The baits can be provided in a suitable "housing" or "trap". Such housings and traps are commercially available and existing traps can be adapted to include the compositions of the invention. The housing or trap can be box-shaped for example, and can be provided in pre-formed condition or can be formed of foldable cardboard for example. Suitable materials for a housing or trap include plastics and cardboard, particularly corrugated cardboard. The inside surfaces of the traps can be lined with a sticky substance in order to restrict movement of the mosquito once inside the trap. The housing or trap can contain a suitable trough inside which can hold the bait in place. A trap is distinguished from a housing because the mosquito cannot readily leave a trap following entry, whereas a housing acts as a "feeding station" which provides the mosquito with a preferred environment in which they can feed and feel safe from predators.

In certain embodiments of the invention, an area can be treated with a composition of the present invention, for example, by using a spray formulation, such as an aerosol or a pump spray. In certain embodiments of the invention, an area can be treated, for example, via aerial delivery, by truck-mounted equipment, or the like. In some embodiments, the composite on is sprayed by e.g., backpack spraying, aerial spraying, spraying/dusting etc.

Mosquitoes in accordance with the present invention are unable to transmit malaria parasites, thus making them suitable agents for use to prevent malaria transmission in addition to the direct use of the Delftia bacteria.

It is envisaged that the present invention is deployed along with other malaria eradication efforts. For example, the compositions, methods and bacteria for use of the present invention may be used alongside known anti-malarial agents. In an embodiment, the compositions or bacteria for use of the present invention may be used in combination with one, two or three additional anti- malarial agents. Integrated Vector Management (IVM) suggests making full use of the tools available. The at least one other anti-malarial agent may also be selected from ferroquine, KAF156, cipargamin, DSM265, artemisone, artemisinone, artefenomel, MMV048, SJ733, P218, MMV253, PA92, DDD498, AN13762, DSM421, UCT947, ACT 451840, OZ609, OZ277 and SAR97276.

In the treatment of P. falciparum infections, the at least one, two or three additional anti- malarial agents may be selected from the following list, wherein at least one of the anti-malarial agents is an artemisinin-based agent: artemether + lumefantrine, artesunate + amodiaquine, artesunate + mefloquine, dihydroartemisinin + piperaquine, or artesunate + sulfadoxine- pyrimethamine (SP).

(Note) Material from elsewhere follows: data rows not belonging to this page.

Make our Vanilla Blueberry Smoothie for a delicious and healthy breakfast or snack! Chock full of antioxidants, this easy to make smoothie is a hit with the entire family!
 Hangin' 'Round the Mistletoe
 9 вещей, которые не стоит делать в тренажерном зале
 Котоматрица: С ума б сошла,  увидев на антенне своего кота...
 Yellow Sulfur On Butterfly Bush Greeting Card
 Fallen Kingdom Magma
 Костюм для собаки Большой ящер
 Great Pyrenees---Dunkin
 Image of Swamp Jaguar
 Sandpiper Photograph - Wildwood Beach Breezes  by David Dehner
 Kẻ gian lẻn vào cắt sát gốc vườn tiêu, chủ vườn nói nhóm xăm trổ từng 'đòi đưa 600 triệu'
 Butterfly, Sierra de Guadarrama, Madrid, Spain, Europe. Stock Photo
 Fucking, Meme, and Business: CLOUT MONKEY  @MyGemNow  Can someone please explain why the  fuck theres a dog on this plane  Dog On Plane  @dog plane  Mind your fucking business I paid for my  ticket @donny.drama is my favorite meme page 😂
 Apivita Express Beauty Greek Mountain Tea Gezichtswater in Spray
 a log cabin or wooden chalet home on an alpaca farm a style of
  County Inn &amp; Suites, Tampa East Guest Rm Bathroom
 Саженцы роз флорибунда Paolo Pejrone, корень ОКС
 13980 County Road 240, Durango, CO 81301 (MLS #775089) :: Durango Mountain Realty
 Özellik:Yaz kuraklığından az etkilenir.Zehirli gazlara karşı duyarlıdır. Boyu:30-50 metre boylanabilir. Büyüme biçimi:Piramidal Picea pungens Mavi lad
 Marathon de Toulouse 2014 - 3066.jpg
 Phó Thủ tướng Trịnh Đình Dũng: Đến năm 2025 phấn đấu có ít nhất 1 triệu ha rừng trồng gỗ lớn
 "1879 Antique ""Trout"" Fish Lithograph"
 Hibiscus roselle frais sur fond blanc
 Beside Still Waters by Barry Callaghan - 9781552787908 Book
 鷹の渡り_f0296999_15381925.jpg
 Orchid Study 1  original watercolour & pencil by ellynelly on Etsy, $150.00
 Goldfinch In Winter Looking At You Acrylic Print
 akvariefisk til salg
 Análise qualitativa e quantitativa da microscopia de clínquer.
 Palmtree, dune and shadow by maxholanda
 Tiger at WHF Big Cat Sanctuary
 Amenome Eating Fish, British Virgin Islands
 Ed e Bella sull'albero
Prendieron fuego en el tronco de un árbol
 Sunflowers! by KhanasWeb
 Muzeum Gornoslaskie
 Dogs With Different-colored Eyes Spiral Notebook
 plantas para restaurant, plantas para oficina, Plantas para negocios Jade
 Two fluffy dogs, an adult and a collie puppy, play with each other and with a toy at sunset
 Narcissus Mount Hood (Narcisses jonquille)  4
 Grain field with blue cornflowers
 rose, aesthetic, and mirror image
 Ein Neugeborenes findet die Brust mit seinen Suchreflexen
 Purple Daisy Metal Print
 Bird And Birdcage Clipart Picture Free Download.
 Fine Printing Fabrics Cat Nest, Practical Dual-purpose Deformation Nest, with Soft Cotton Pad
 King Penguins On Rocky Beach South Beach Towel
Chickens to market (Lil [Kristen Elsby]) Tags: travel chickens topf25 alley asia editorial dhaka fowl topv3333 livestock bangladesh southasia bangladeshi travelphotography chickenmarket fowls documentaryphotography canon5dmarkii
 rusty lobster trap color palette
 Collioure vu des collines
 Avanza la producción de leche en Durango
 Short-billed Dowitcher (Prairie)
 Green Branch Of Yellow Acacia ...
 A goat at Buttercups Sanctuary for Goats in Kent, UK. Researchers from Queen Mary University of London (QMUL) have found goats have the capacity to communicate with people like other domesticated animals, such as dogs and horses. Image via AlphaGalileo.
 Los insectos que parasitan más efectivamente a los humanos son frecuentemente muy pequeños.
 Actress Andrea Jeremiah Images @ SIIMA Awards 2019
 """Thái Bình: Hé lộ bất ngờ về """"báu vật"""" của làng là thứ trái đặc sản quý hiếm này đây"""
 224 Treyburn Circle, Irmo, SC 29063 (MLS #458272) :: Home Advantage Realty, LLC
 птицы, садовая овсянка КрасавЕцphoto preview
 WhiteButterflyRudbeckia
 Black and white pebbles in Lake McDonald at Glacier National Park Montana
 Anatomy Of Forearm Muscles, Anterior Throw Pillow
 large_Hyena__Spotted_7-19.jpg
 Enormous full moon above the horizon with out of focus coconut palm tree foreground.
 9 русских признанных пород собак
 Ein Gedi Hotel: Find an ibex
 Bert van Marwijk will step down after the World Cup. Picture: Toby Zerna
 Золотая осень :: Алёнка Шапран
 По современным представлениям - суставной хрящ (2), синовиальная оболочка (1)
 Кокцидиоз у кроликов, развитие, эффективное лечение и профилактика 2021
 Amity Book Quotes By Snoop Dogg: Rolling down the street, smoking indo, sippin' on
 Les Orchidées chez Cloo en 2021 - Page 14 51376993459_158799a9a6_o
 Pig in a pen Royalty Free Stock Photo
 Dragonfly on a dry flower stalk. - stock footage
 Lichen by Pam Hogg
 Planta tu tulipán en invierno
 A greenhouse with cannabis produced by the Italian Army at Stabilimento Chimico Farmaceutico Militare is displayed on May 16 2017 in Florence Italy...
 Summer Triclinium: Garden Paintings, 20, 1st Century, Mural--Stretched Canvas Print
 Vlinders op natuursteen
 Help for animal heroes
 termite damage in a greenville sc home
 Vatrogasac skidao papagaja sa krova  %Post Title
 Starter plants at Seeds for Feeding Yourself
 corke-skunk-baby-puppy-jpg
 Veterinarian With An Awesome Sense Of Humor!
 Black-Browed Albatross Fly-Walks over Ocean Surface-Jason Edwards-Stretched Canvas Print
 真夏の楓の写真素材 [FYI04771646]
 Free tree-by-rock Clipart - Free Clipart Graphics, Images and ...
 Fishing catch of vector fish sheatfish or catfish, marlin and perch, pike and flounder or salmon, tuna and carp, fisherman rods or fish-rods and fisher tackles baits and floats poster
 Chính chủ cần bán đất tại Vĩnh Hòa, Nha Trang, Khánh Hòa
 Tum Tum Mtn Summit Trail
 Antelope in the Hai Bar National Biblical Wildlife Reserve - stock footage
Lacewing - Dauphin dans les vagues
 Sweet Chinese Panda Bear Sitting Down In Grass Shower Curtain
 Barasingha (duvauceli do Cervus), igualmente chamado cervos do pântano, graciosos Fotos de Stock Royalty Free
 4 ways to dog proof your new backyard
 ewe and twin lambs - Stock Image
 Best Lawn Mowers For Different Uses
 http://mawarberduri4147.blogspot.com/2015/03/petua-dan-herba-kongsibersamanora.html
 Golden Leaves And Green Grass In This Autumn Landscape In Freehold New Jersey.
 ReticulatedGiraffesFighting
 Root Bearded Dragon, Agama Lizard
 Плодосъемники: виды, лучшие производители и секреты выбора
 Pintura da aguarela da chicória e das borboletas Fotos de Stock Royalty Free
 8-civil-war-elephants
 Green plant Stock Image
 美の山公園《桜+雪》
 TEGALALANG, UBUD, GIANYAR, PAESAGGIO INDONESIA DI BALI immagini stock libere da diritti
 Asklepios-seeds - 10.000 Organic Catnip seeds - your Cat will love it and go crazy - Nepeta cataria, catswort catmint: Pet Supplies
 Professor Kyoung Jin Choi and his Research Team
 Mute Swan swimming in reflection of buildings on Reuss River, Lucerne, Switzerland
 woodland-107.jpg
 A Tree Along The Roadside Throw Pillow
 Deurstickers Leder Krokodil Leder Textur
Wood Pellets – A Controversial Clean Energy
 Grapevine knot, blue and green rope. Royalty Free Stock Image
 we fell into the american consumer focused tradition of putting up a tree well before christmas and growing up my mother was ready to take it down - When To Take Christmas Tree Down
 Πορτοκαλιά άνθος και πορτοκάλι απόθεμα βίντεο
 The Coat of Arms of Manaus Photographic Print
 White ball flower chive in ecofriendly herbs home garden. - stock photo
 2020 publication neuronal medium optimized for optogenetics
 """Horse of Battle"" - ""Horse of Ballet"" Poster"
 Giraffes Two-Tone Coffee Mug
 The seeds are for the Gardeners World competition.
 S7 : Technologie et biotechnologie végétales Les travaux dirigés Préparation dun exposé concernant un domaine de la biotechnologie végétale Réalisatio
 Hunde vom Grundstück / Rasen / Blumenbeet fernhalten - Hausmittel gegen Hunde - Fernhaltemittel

The above combination treatments are known as artemisinin-based combination therapies (ACTs). The choice of ACT is usually based on the results of therapeutic efficacy studies against local strains of P. falciparum malaria.

In the treatment of P. vivax infections, an ACT may be used, as described above. Alternatively, the at least one other anti-malarial agent may be chloroquine, particularly in areas without chloroquine resistant P. vivax. In areas where resistant P. vivax has been identified, infections may be treated with an ACT, as described above.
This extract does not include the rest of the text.